The United States has extended support to the new government in Tunisia, which is facing terrorists threats. It is important that Diablo Valley College students have information about world developments, particularly in this region due to the United States’ deep involvement there, and enhance their understanding of globalization, and continuing threat of terrorism.

Libya’s uprising against the rule of Muammar Gadaffi, led to the formation on February 27, 2011 of the National Transitional Council. The United Nations Security Council, due to the brutal force used by the regime, authorized the North Atlantic Treaty Organization (NATO) to intervene leading to the regime fall on August 20, 2011. The chaos in Libya provided an opportunity for terrorist groups to control towns in Libya. The United Nations is helping to stabilize the situation, and United States troops are fighting against terrorists there.

In March 2011 there were wide-spread protests in Syria, which were crushed. Since then more than 250,000 people have been killed and has created more than 11 million Syrian refugees. The United Nations Security Council failed to deal effectively with the crisis due Russia’s support of the regime, including a bombing campaign against the opposition. The United States is opposed to the regime and has also engaged in bombing terrorists in Syria.

The uprising in Egypt began on January 25, 2011 leading to democratic elections. The Freedom and Justice Party (FJP) representing the Muslim Brotherhood won the elections. There were protests and a military coup that led to the election of General Abdul Fattah el-Sisi. The United States was reluctant to support the coup but changed its position, and aid was resumed.

Yemen is the least developed Arab country. In 2011 the people revolted against President Ali Abdullah Saleh’s rule, who forged an alliance with Houthi rebels, supported by Iran. The United Nations has been conducting negotiations between Saleh and the Houthis and the opposition.  The United States supports these efforts, and targets terrorists, which also hurts civilians. Bahrain has been facing protests by the Shiite majority against the government, which is accused of sectarianism. The government complains that Iran is trying to control the country. The United States considers Bahrain as an ally, and hopes to solve this question by peaceful means.

The Iraqi situation has been deteriorating since the United States invasion in 2003. The sectarian policies and corruption of the government are worsening the situation. According to Transparency International, Iraq is among the most corrupt countries in the world. The continuing suffering of the Sunni Arab community led to wide-spread protests in their areas, however, their plight was further deteriorated because the terrorist group the Islamic State of Iraq and Syria (ISIS) has been active there. President Barack Obama ensured the withdrawal of American troops from Iraq, however, they are fighting ISIS today in Iraq. Iran is intervening in Iraq, which is a nightmare for to many Arab countries, and despair and anguish to the Iraqi Sunni Arab community.
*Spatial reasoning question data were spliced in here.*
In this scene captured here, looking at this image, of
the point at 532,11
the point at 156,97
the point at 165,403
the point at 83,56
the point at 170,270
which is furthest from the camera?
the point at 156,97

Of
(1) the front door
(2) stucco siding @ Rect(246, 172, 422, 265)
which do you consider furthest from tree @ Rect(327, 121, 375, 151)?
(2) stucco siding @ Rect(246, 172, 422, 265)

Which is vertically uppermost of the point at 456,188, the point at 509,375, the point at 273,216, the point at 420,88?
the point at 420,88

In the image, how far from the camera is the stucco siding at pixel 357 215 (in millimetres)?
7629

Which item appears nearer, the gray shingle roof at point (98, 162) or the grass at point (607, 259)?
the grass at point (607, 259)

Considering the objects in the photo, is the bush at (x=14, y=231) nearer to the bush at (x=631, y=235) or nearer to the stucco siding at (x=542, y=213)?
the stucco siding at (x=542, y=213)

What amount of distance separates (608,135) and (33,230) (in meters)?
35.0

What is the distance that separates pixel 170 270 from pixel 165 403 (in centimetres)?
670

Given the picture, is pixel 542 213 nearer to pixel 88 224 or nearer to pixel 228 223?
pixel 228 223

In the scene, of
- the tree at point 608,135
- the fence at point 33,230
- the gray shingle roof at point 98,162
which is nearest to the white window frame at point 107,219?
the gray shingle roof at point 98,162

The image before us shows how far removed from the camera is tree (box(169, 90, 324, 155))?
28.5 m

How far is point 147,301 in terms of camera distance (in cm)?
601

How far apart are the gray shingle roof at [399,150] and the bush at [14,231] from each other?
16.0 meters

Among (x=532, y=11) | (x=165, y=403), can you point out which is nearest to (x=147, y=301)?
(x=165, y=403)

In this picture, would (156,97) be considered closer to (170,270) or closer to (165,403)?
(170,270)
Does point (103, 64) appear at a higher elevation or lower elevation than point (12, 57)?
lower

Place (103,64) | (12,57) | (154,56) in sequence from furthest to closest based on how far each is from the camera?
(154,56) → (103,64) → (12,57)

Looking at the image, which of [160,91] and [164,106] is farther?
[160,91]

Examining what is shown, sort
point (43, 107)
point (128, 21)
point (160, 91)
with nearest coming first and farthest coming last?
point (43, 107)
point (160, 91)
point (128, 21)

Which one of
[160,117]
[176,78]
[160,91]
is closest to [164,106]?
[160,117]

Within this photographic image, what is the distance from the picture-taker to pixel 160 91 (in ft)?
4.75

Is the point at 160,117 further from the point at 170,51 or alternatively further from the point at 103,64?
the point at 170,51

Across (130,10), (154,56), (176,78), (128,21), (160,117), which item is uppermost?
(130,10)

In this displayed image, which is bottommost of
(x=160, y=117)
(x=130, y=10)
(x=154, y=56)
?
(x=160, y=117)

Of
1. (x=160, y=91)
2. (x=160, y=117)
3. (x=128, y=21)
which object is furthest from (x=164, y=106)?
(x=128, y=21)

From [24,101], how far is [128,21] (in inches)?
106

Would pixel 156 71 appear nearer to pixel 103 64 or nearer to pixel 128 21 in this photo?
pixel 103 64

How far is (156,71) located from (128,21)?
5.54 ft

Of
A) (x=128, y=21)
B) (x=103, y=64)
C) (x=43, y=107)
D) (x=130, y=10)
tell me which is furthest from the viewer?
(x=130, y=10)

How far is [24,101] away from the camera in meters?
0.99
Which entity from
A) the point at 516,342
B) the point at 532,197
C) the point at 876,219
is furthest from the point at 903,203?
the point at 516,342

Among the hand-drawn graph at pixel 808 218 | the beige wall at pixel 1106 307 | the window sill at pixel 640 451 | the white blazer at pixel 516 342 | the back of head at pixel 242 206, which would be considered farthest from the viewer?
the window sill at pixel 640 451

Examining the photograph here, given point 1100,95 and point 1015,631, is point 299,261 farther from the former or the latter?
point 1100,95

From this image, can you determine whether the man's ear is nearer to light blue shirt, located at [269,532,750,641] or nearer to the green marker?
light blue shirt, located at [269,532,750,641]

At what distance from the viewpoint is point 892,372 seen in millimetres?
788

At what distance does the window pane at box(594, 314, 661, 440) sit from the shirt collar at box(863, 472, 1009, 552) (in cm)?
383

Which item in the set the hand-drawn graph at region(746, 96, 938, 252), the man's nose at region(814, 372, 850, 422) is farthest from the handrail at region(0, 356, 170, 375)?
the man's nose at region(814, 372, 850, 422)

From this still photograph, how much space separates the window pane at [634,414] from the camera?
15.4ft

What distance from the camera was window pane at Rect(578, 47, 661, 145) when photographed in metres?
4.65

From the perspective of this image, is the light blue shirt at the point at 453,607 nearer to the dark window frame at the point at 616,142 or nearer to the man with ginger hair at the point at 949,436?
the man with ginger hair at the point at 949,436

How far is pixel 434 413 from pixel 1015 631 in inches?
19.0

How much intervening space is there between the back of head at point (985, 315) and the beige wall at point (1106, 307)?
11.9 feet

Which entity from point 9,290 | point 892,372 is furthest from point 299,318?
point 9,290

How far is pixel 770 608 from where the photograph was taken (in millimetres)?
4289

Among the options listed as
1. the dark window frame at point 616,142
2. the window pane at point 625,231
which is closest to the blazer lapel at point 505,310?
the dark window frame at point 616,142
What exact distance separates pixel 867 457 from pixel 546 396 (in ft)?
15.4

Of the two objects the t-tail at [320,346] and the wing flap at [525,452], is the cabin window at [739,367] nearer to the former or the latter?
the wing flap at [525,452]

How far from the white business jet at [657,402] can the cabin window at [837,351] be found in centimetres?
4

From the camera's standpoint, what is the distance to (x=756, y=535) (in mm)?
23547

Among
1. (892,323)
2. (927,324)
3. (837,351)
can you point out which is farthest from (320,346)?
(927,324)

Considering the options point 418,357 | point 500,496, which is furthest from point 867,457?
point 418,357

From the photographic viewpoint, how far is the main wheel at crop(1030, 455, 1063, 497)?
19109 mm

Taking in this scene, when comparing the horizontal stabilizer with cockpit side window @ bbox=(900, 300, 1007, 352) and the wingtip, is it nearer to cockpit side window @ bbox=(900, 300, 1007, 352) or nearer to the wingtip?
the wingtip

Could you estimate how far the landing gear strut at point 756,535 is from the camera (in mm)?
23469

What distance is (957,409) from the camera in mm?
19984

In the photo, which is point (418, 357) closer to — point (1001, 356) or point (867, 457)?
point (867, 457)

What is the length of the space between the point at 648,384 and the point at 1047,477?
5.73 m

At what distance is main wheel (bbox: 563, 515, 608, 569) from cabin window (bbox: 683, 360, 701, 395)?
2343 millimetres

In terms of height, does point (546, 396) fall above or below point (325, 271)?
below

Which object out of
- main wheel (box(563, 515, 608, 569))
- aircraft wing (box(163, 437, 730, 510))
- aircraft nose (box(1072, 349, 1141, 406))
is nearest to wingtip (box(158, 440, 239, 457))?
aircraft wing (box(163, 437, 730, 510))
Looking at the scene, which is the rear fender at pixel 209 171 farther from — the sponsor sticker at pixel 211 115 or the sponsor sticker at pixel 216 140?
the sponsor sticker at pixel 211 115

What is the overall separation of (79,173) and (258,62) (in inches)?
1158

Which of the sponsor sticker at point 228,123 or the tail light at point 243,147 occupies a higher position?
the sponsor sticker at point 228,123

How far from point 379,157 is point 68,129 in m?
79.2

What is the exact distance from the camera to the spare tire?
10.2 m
The United States has played active roles in all these countries. Therefore, DVC students are encouraged to get information on these and other global developments, diversify their sources of information and utilize their knowledge for peace, democracy and  prosperity in the world. They can contribute by becoming involved in DVC clubs’ activities, attend informational meetings, and write letters to United States elected officials, the United Nations Secretary General and the media.